2016 yılı verileri, 2009’dan bu yana egemen olan bu temel eğilimlerde çarpıcı bir çelişkinin baş gösterdiğine işaret ediyor. Ev kadınlarının evden çıkıp çalışma hayatına katılma, çalışma ve iş arama eğilimi gücünü koruyarak devam ediyor. Buna karşın yüksek öğrenimli meslek sahibi kadınların işgücüne katılım oranında düşüş var. İlk ve ortaokul mezunu kadınların işgücüne katılımı ve istihdamı ortalamadan hızlı bir şekilde artarken, yüksek öğrenimli kadınlarda işgücü dışında kalanların sayısı daha fazla artıyor.
2016’da ilk ve ortaokul mezunu kadınların işgücüne katılım oranı 0.60 puan artarken, yüksek öğrenimlerin katılım oranı 0.25 puan geriledi. İlk ve ortaokul mezunu kadınların istihdam oranı 0.18 puan artarken, yüksek öğrenimlilerin istihdam oranındaki düşüş 0.89 puanı buldu.
TÜİK verilerinden yaptığımız hesaplamaya göre ilk ve ortaokul mezunu kadın nüfusundaki artış sadece 26 bin olmasına karşın, bu grupta işgücüne katılan kadın sayısındaki artış106 bin oldu. Yüksek öğrenimli kadın nüfusu 405 bin artarken, işgücüne katılanların sayısı 281 bin arttı. Meslek lisesi mezunu kadın nüfusu 111 bin artarken, işgücüne katılanların sayısı 57 bin arttı.
İlk ve ortaokul mezunu kadınların sayısındaki her 100 kişilik artışa karşılık 414 kadın işgücüne, 213 kadın istihdama katıldı. Buna karşın üniversite mezunu kadın nüfusundaki her 100 kişilik artışın sadece 69’u işgücüne ve 53’ü de istihdama katıldı. Meslek lisesi mezunlarının sayısındaki her 100 kişilik artışa karşılık işgücü 51 kişi, istihdam 24 kişi arttı.

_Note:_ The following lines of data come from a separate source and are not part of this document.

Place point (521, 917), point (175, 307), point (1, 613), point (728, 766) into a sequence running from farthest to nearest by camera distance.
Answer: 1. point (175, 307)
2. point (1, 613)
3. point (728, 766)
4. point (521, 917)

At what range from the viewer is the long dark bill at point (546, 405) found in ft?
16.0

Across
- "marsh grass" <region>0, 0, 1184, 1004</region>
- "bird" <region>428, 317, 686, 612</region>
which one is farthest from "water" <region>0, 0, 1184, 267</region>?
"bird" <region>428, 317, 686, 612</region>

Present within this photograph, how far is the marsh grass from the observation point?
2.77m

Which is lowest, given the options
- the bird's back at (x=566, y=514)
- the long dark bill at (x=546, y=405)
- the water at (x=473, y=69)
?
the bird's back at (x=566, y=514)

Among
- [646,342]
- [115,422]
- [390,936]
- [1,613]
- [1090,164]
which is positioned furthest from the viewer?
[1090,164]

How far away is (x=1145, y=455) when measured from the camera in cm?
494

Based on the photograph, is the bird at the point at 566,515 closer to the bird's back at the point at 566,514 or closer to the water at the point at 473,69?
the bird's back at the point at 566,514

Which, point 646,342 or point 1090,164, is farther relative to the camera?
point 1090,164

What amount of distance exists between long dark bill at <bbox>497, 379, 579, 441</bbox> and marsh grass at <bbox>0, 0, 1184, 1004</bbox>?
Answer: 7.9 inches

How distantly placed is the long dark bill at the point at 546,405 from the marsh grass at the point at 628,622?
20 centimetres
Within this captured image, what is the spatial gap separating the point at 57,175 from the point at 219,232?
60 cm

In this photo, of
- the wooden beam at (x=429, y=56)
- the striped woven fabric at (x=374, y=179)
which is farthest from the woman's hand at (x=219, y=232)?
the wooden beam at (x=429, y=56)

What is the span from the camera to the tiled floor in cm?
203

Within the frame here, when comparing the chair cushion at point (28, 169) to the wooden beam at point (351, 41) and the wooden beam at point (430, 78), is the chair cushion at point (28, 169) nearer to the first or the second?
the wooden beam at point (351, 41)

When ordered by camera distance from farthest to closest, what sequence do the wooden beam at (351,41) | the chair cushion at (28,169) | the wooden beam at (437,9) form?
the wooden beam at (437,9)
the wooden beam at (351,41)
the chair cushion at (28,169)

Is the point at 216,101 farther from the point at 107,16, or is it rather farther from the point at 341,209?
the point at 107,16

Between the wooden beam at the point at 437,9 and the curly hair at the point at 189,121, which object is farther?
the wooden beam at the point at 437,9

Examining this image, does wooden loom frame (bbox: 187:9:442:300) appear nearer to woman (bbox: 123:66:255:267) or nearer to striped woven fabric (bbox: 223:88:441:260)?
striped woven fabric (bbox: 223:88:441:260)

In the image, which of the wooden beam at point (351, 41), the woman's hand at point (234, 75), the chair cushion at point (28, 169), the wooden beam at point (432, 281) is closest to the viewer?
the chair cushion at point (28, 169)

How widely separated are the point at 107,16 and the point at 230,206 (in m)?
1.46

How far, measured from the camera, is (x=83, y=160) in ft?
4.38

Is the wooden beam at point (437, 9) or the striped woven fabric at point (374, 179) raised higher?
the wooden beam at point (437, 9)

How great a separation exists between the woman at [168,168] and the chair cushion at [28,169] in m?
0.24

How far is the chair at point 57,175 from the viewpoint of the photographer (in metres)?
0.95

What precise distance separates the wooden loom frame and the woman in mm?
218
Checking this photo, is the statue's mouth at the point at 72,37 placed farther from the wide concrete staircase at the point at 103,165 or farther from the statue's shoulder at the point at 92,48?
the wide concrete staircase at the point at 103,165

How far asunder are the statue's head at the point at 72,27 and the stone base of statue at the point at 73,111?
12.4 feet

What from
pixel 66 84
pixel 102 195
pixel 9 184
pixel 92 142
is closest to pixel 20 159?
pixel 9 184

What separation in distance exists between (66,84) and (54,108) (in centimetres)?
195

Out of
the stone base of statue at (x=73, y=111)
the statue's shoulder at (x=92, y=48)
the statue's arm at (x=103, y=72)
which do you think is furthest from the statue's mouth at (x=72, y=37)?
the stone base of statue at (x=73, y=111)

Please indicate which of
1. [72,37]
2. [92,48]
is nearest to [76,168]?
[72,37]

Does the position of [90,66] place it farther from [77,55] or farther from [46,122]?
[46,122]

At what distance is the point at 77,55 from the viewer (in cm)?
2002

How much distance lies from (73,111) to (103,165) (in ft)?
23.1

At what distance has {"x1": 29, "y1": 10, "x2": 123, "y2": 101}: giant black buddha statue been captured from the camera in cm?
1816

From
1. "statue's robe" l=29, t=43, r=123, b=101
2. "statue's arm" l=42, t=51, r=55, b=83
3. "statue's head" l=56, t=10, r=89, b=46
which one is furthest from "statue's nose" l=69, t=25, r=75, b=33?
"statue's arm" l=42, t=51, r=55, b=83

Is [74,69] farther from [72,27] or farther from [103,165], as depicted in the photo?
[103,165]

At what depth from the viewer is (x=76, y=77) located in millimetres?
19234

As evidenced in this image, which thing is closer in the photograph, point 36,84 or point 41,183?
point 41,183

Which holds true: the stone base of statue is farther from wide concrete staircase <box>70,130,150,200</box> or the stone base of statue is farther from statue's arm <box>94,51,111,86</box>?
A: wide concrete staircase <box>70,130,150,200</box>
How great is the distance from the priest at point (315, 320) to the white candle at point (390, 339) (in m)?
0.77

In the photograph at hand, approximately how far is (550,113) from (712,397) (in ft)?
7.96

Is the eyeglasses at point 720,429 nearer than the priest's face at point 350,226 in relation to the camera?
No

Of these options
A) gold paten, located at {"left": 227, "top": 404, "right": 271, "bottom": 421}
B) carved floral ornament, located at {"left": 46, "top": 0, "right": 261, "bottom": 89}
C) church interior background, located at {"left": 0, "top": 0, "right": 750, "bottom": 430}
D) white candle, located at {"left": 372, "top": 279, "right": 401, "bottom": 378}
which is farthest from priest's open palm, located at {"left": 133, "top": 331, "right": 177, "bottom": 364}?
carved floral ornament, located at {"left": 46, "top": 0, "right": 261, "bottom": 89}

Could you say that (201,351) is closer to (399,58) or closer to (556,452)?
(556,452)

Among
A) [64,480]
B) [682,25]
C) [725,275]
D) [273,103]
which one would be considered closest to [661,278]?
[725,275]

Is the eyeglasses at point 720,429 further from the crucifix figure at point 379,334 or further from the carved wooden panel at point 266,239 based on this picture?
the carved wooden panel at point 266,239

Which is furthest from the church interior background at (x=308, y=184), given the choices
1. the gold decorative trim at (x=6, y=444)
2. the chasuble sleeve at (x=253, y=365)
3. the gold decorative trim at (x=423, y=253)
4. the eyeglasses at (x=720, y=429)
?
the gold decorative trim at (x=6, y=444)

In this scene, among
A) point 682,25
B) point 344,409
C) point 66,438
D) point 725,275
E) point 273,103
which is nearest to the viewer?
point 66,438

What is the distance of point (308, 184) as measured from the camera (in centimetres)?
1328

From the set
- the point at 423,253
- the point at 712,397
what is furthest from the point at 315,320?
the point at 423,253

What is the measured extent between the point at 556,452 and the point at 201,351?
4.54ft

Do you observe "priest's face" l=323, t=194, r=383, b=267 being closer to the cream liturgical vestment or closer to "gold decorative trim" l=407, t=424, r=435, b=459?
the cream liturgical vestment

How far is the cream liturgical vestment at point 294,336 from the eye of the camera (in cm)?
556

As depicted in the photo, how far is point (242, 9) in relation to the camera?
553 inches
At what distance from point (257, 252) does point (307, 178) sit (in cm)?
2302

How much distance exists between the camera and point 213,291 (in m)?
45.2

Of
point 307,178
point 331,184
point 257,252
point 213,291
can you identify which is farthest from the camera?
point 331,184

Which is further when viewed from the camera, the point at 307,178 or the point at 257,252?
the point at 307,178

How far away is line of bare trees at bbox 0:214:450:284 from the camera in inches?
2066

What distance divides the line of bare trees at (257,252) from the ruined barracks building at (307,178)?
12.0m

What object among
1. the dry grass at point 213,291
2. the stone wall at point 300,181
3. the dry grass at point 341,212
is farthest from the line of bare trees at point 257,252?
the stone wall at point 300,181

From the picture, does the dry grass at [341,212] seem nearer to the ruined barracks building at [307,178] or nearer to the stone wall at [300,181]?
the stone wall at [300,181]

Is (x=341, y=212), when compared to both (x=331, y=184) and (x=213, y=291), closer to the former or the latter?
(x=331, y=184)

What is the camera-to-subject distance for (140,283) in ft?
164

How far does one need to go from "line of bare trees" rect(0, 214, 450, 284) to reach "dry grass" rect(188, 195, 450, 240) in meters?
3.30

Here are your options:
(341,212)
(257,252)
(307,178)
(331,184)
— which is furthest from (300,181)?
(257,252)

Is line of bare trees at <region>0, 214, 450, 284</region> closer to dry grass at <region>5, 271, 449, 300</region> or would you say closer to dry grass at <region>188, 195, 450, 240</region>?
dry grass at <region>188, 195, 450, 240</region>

2015’te yüksek öğrenimli kadın nüfusunda artan her 100 kişinin 26’sı işgücünün dışına çıkarak eve kapanırken, bu oran 2016’da 31’e çıktı. Eğitimsiz ev kadınları evden çıkıp işe koşarken eğitimli meslek sahibi kadınlar arasında işgücü dışında kalarak eve kapanma eğilimi filizleniyor. Bu çelişkili durum ekonomik yapının, nitelikli işgücüne istihdam yaratmakta zorlandığını ve niteliksiz işgücüne yüklenmeye devam ettiğinin de bir göstergesi.
Bu şaşırtıcı ve çarpıcı durum süreklilik kazanırsa, işsizlik ve istihdam alanındaki derin sorunlara çok ciddi yeni bir boyut katılacak demektir.